Instructions for the task
Render the records from the line with "What is the" through the end of the records as a Markdown table with the columns Row and Line, skipping blank lines and leaving out the pictures.

— begin Given data —

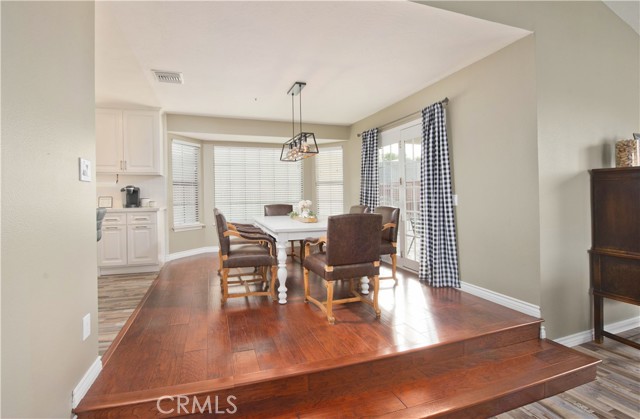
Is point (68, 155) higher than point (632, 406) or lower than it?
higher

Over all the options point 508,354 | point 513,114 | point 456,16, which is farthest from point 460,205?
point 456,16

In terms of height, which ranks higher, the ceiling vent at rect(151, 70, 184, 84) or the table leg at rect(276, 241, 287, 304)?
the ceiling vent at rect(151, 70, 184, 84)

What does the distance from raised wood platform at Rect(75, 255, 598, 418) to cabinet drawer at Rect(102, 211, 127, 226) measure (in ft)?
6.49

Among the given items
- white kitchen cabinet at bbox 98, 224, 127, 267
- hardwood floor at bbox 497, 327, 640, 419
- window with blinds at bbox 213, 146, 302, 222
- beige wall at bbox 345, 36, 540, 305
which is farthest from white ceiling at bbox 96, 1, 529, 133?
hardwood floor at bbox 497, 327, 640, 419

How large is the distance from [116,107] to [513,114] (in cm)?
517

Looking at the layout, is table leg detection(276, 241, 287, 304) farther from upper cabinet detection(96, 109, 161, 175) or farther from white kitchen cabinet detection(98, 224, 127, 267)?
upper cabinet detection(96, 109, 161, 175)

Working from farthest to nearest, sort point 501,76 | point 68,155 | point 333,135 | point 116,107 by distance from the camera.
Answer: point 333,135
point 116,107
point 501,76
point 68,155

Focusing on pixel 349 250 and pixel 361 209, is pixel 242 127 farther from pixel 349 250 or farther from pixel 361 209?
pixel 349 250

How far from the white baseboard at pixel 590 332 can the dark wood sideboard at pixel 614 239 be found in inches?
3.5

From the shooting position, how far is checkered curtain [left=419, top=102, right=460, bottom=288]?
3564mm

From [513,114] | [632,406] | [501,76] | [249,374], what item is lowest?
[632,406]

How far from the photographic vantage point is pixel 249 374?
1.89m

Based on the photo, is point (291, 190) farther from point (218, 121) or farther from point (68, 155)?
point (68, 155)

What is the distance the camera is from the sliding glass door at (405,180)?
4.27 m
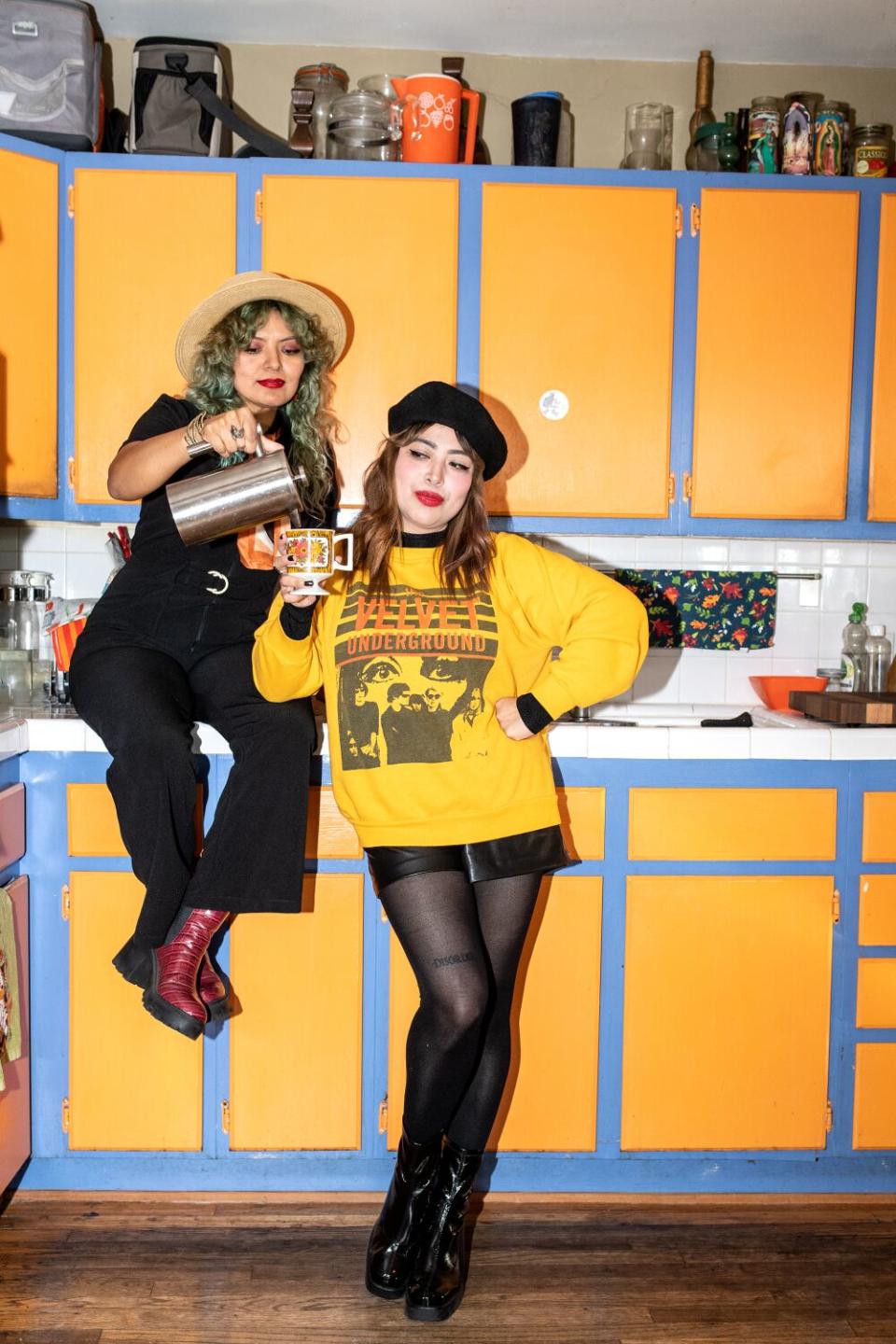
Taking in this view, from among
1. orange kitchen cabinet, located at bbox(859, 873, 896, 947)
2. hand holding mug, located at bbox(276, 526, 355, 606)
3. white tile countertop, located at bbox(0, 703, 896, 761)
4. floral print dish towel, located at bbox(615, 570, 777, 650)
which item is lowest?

— end Given data —

Solution to this task
| Row | Line |
|---|---|
| 1 | What is the distance the camera is from the sliding glass door at (405,180)? |
| 2 | 4.27 m |
| 3 | Taking in this view, from among |
| 4 | 1. orange kitchen cabinet, located at bbox(859, 873, 896, 947) |
| 5 | 2. hand holding mug, located at bbox(276, 526, 355, 606) |
| 6 | 3. white tile countertop, located at bbox(0, 703, 896, 761) |
| 7 | 4. floral print dish towel, located at bbox(615, 570, 777, 650) |
| 8 | which item is lowest? |